で、夜遅く帰ってきて、すやすや眠る子供たちの顔を確認し、酒飲みながら「久々のライブたのしー、ライブハウス最高」みたいなことを一人ツイッターにつぶやくわけね。酒も入ってるし、もともとソフトな文章があまり得意ではないもので、まぁ乱暴な140字になるわけですよ。たまには怒りも買う。ちょっとしたネットのやり取りから始まった話を、今回は書きたいと思います。

それは我が最愛のR&Rバンド、ギターウルフを見た日のこと。彼らを知ってる人はわかりますよね。バンドも客もばしっと革ジャンやリーゼントでキメていて、キャイキャイ群れてる人たちはあまりいない。時代錯誤と笑われようが、不良!という雰囲気を全身にまとって皆それぞれにツッパってます。でもダイバーがいればさっと手を差し伸べる。んで、さっさと下ろす。あとは勝手にしろという感じ。酒飲んでヘラヘラしてる奴もいるし、一人でガンガン頭振ってる奴もいるし、殴り合いみたいに暴れてる連中もいれば、大声で勝手に歌う奴もいる。私、この雰囲気がたまらなく好きです。あぁライブハウスにいるなぁとしみじみ思う。だからツイート。「全員フェスTで同じように腕振って、ダイバー迷惑でーす、マナー守ってくださーい、みたいなのはライブハウス文化じゃねえや」と。

そしたらこれ、思いのほか拡散されまして。同じくライブ好きのロックファンとおぼしき人々が「同意です!」と言ってくれるんだけど、そこから続く意見は千差万別。「同意です! 最近はモッシュでもマナー守れない子が多い」「ピット内でほどけた靴ヒモ結ぶとか、どうかと思う」「流行りの手拍子厨はいかがなものか」。あとは「同意! 周囲への気配りがないのはダメです。後列で暴れるのはやめてほしい」「嫌な思いするとそのアーティストのライヴには行きたくなくなります」などなど……。増えるリプライの数だけ、私の中で妙な違和感が膨らんでいくのでした。

──────────

課題 1:
次の(a)〜(c)がライブハウスについての文章の内容と合っているかを判断し、それぞれ「はい」か「いいえ」で答えてください。判断の決め手となる本文の語句をそのまま引用してください。
(a) 筆者はギターウルフのライブを見た日のことを書いている。
(b) 筆者のツイートはほとんど広まらなかった。
(c) リプライが増えるにつれて、筆者の中の違和感は大きくなった。
課題 2:
ライブハウスについての文章を、最後の文のあとから書き進めてください。

提供資料:
──────────

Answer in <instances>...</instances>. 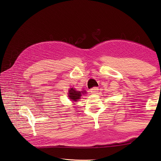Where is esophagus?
<instances>
[{"instance_id": "esophagus-1", "label": "esophagus", "mask_w": 161, "mask_h": 161, "mask_svg": "<svg viewBox=\"0 0 161 161\" xmlns=\"http://www.w3.org/2000/svg\"><path fill=\"white\" fill-rule=\"evenodd\" d=\"M98 90H99L98 87L95 86V87H92V89H90V92H91L92 94H95V93H97V92H98Z\"/></svg>"}]
</instances>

──────────

解答例 1:
(a) はい。「それは我が最愛のR&Rバンド、ギターウルフを見た日のこと。」
(b) いいえ。「そしたらこれ、思いのほか拡散されまして。」
(c) はい。「増えるリプライの数だけ、私の中で妙な違和感が膨らんでいくのでした。」

解答例 2:
なんか、ね、結局みんなマナーの話をしてるんですよ。マナーを守れと怒っているんですよ。そりゃ不快な出来事に遭遇して腹が立つのはわかる。でも、そんな光景は電車内でも近所のスーパーでも学校でも会社でもあるでしょう。また何を不快に思うかも人それぞれで、怒りを覚えるポイントだって同じはずがない。これ、すごく当たり前のことで、凡庸にまとめると「世の中いろんな人がいる」「だから公共の場所にはマナーが必要だ」という結論になるんだけど、すげぇつまんない話ですよね。つまんないことが多すぎるからライブに行く。よくわからない公共性というものをすっ飛ばして楽しめる場所がライブハウスじゃないのかなぁと思うんです。つまりは、ライブハウスにマナーなんかいらねぇよ、ってこと。

ライブハウスに初めて足を踏み入れた日のことを覚えてますか? 怖かったし暗かったし、いろいろ衝撃的だったけど、私がとにかくびっくりしたのは音のデカさです。寝る前も耳がキーンとして、翌日も耳鳴りのせいで授業中の教師の声なんかほとんど聞こえなくて、あぁ昨晩はものすごい場所にいたんだなぁ……と放心するばかり。高校の頃はロックを聴いてたら親が「近所迷惑だ!」と怒り出すことがしょっちゅうで、キレたオカンが掃除機のヘッドを振りかざしてステレオを破壊!なんていう出来事もあったけど(今思うとすげぇ荒れてたな、我が家)、そうやって家で聴く「近所迷惑」限界の爆音よりもライブハウスはさらに音が大きかった。いわば非常識な騒音、とことんマナー違反の爆音を楽しませてくれた場所だったんです。

ヘッドフォンの音漏れも誰かの逆鱗に触れてしまうご時世、普段はみんな窮屈そうにマナーを守ってます。それは周りにどんな人がいるのかわからないから。でもライブハウスには「みんなナマの音楽を聴きに来た」という共通項だけがある。その共通項ひとつで開放されて、近所迷惑な爆音を浴びながら遊べるんですよ。そんな素敵な場所に公共のマナーの話なんか持ち込まないでくれよ、と思います。もちろん、暴れてぶつかった、蹴った蹴られたという出来事はあるけれど、それはマナーじゃなくてルール。「誰かが不快に思うかもしれないので自粛しましょう」という雰囲気の話じゃなくて、「痛い思いさせたらすぐ謝れ!」という絶対的なルールです。子供でもわかるよね。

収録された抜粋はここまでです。